- **PAGE EXCERPT**
::::

Minister of Fisheries and Oceans
- In office July 15, 2013 – November 4, 2015
- Prime Minister: Stephen Harper
- Preceded by: Keith Ashfield
- Succeeded by: Hunter Tootoo
- In office October 30, 2008 – May 18, 2011
- Prime Minister: Stephen Harper
- Preceded by: Loyola Hearn
- Succeeded by: Keith Ashfield

Minister of National Revenue
- In office May 18, 2011 – July 15, 2013
- Preceded by: Keith Ashfield
- Succeeded by: Kerry-Lynne Findlay

Member of Parliament for Egmont
- In office October 14, 2008 – August 4, 2015
- Preceded by: Joe McGuire
- Succeeded by: Bobby Morrissey

Member of the Legislative Assembly of Prince Edward Island for Tignish-DeBlois
- In office April 17, 2000 – May 28, 2007
- Preceded by: Bobby Morrissey
- Succeeded by: Neil LeClair

Personal details
- Born: Anne Marie Gail Doucette April 6, 1959 Skinners Pond, Prince Edward Island, Canada
- Died: August 21, 2025 (aged 66) O'Leary, Prince Edward Island, Canada
- Party: Conservative
- Other political affiliations: Progressive Conservative Party of Prince Edward Island
- Spouse: Russell Shea ​ ​(m. 1976; died 2021)​
- Children: 5

= Gail Shea =

Canadian politician (1959–2025)

::::

- **WHAT IS BEING ASKED**
Continue the Gail Shea biography from its final line.

- **LISTED RECORDS**
::::

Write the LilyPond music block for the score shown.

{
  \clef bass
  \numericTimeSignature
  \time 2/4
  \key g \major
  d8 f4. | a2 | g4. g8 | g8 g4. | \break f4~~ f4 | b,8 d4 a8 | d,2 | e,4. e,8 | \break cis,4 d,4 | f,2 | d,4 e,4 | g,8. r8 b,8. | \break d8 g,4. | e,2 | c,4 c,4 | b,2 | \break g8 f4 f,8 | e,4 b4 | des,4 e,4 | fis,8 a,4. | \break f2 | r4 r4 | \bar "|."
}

::::

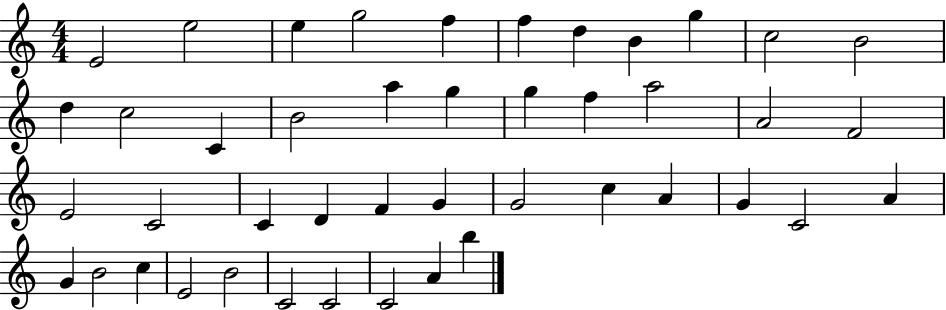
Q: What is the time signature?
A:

::::

- **EXERCISE RESPONSE**
Anne Marie Gail Shea ( Doucette; April 6, 1959 – August 21, 2025) was a Canadian politician who served as the Member of Parliament for Egmont from 2008 to 2015. She had previously been a member of the Legislative Assembly of Prince Edward Island from 2000 to 2007, representing the electoral district of Tignish-DeBlois as a member of the Progressive Conservative Party.

Shea served as the Minister of Fisheries and Oceans in the federal cabinet.

==Provincial politics==
===Minister of Community and Cultural Affairs===
Shea served as Minister of Community and Cultural Affairs from 2000 to 2003, under the second administration of Premier Pat Binns. During this period Shea's responsibilities included the Status of Women in the province, as well as providing oversight on the Workers Compensation Board and the Island Waste Management Corporation.

===Minister of Transportation and Public Works===
From 2003 to 2007 Shea served as Minister of Transportation and Public Works. In this position, Shea oversaw the implementation of a graduated licensing system in her home province.

==Federal politics==
Shea stood as the Conservative Party of Canada candidate in the riding of Egmont for the 2008 federal election. On October 14, 2008, she became the first non-Liberal MP from Prince Edward Island in 24 years. On October 30, 2008, Shea was appointed the federal Minister of Fisheries and Oceans. She is only the third female MP from Prince Edward Island, following Margaret Mary Macdonald and Catherine Callbeck.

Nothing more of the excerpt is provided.